- _Instructions to follow_:
Output all of the listing, leaving every line exactly as written.

- _Data shown_:
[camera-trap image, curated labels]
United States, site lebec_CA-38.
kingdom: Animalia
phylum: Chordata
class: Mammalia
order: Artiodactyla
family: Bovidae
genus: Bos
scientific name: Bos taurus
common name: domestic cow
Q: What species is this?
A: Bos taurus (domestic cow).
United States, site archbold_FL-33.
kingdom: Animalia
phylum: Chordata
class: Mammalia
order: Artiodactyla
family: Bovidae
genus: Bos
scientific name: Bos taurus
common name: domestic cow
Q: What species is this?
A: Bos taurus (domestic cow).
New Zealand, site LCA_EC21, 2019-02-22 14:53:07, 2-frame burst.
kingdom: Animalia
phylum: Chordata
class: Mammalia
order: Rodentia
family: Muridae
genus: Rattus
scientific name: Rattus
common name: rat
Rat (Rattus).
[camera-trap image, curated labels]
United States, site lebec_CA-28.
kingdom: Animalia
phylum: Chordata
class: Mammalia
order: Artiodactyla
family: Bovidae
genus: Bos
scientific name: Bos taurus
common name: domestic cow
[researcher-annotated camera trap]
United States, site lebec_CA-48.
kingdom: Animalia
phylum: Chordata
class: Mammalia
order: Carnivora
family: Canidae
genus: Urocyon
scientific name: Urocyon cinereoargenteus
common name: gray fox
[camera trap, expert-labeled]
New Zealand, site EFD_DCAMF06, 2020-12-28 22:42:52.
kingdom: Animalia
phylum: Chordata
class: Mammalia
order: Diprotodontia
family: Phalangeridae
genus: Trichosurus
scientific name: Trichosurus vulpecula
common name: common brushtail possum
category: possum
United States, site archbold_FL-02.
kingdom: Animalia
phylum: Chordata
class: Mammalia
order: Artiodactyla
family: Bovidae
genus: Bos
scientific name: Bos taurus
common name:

- _Solution for this exercise_:
[camera-trap image, curated labels]
United States, site lebec_CA-38.
kingdom: Animalia
phylum: Chordata
class: Mammalia
order: Artiodactyla
family: Bovidae
genus: Bos
scientific name: Bos taurus
common name: domestic cow
Q: What species is this?
A: Bos taurus (domestic cow).
United States, site archbold_FL-33.
kingdom: Animalia
phylum: Chordata
class: Mammalia
order: Artiodactyla
family: Bovidae
genus: Bos
scientific name: Bos taurus
common name: domestic cow
Q: What species is this?
A: Bos taurus (domestic cow).
New Zealand, site LCA_EC21, 2019-02-22 14:53:07, 2-frame burst.
kingdom: Animalia
phylum: Chordata
class: Mammalia
order: Rodentia
family: Muridae
genus: Rattus
scientific name: Rattus
common name: rat
Rat (Rattus).
[camera-trap image, curated labels]
United States, site lebec_CA-28.
kingdom: Animalia
phylum: Chordata
class: Mammalia
order: Artiodactyla
family: Bovidae
genus: Bos
scientific name: Bos taurus
common name: domestic cow
[researcher-annotated camera trap]
United States, site lebec_CA-48.
kingdom: Animalia
phylum: Chordata
class: Mammalia
order: Carnivora
family: Canidae
genus: Urocyon
scientific name: Urocyon cinereoargenteus
common name: gray fox
[camera trap, expert-labeled]
New Zealand, site EFD_DCAMF06, 2020-12-28 22:42:52.
kingdom: Animalia
phylum: Chordata
class: Mammalia
order: Diprotodontia
family: Phalangeridae
genus: Trichosurus
scientific name: Trichosurus vulpecula
common name: common brushtail possum
category: possum
United States, site archbold_FL-02.
kingdom: Animalia
phylum: Chordata
class: Mammalia
order: Artiodactyla
family: Bovidae
genus: Bos
scientific name: Bos taurus
common name:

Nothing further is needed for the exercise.